Request and response format

The handler receives API Gateway v2 (HTTP API) events with a {path+} catch-all route parameter. The path mirrors the origin URL structure:

  • Input: event["pathParameters"]["path"] – everything after the hostname, e.g. pub/fedora/linux/updates/44/Everything/x86_64/Packages/f/foo-1.0.fc44.x86_64.rpm or v2/fedora/fedora/manifests/sha256:abc123
  • 302 redirect: RPM and blob responses are redirects via the Location header, pointing to either the origin URL or a presigned S3 URL
  • 200: OCI health check and manifest responses are returned inline
  • 400: returned only when pathParameters or path is missing

Deployment

  • Container image: quay.io/cki/rpm-cache
  • S3 key prefix: RPMs are stored under cache/pub/...; OCI artifacts use flat content-addressed keys under cache/oci/<digest> (deduplicating across image names since OCI digests are content-addressed)
  • Deployment config: lives in the deployment-all repo as an Ansible playbook using the cki_aws_lambda role (same pattern as receiver)

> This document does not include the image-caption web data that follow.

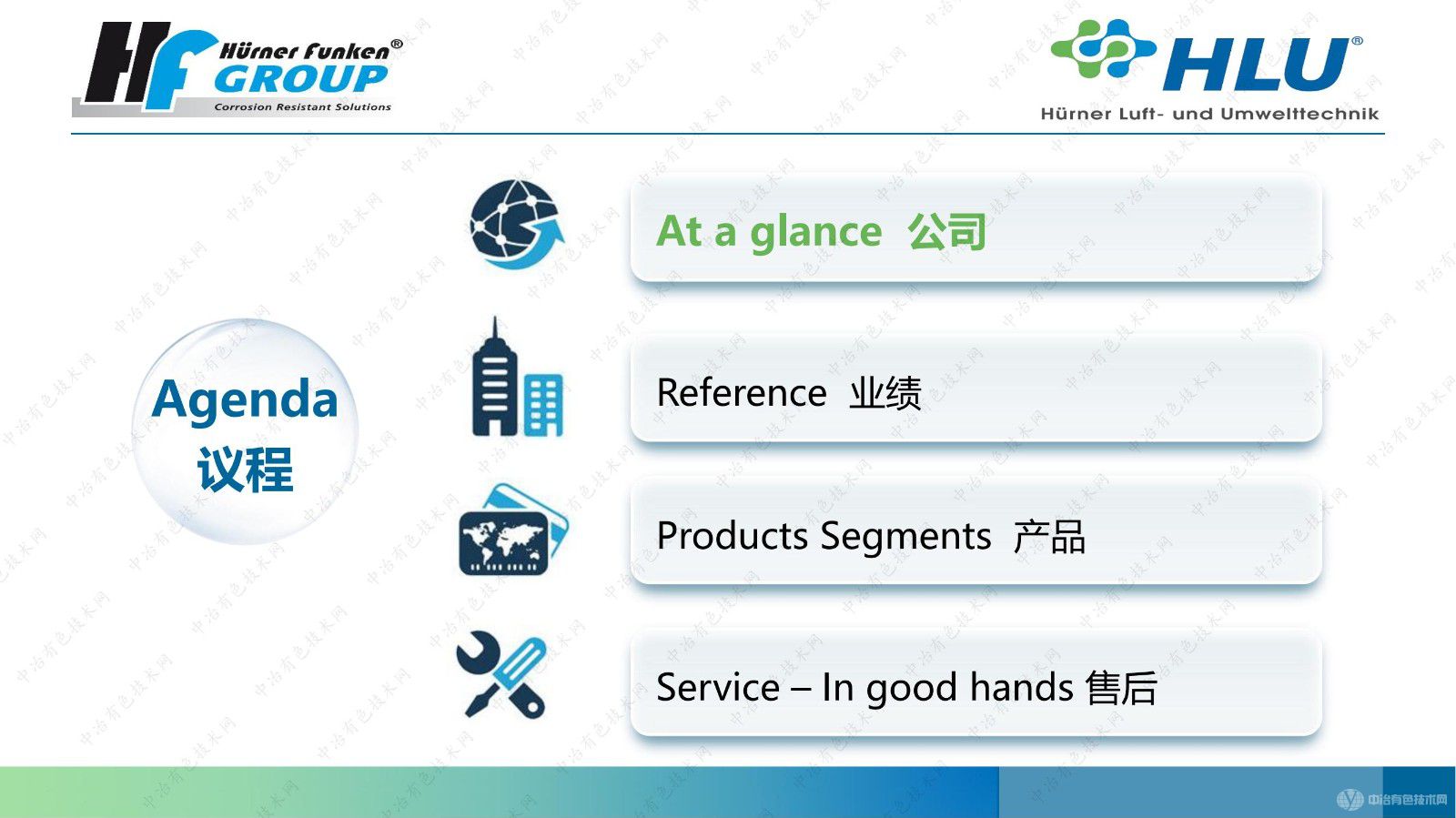 锂电生产中风机的高效节能解决方案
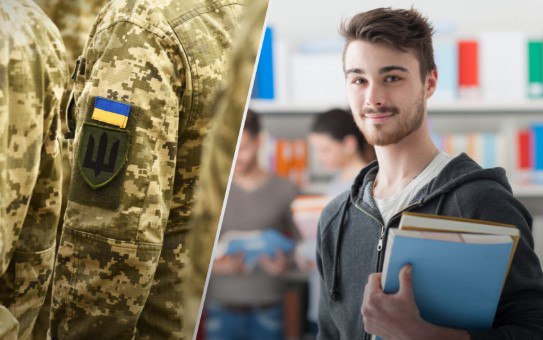 В Україні понад 200 тисяч студентів старше 25 років: ТЦК чекає коли їх відраховують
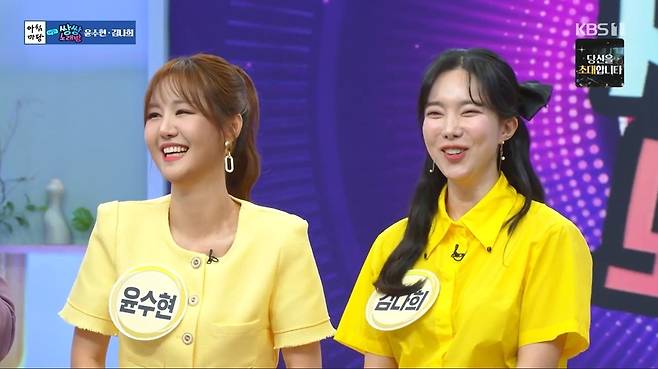 KBS 1TV ‘아침마당’ 캡처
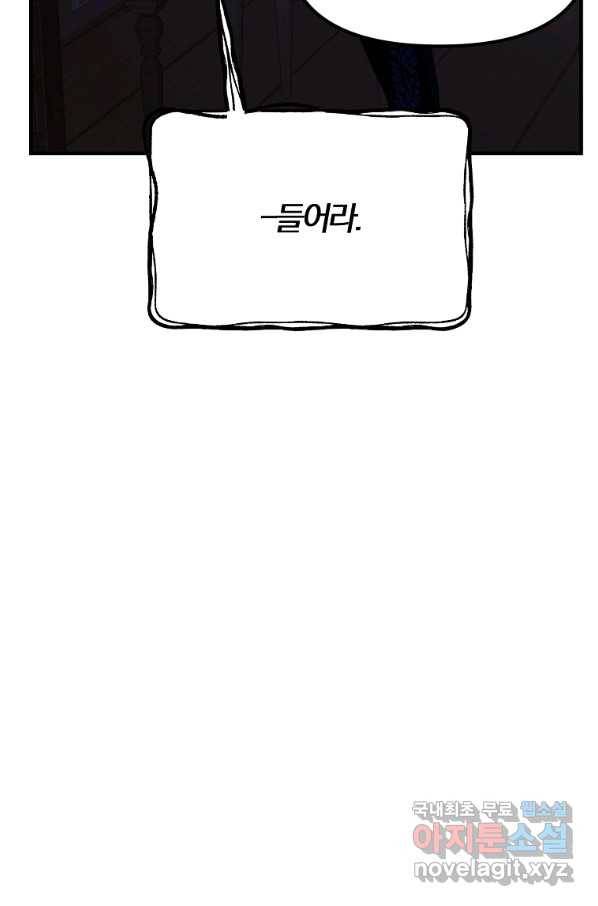 악역인데, 인기가 너무 많다 60화 76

The image can also be run as a plain HTTP server for integration testing:

python -m cki_tools.rpm_cache serve

Testing

  • Unit tests: python -m pytest tests/test_rpm_cache.py
  • Integration tests: inttests/images/rpm-cache/ (runs via CI image inttest job, or locally with tox -e image -- inttests/images/rpm-cache). The OCI integration test deploys the image in HTTP serving mode and uses skopeo copy to pull a real Fedora image through the cache.

Design rationale

This module intentionally avoids depending on cki-lib to keep the Lambda image small (12 pip packages vs 41+). See the module docstring in cki_tools/rpm_cache.py for details.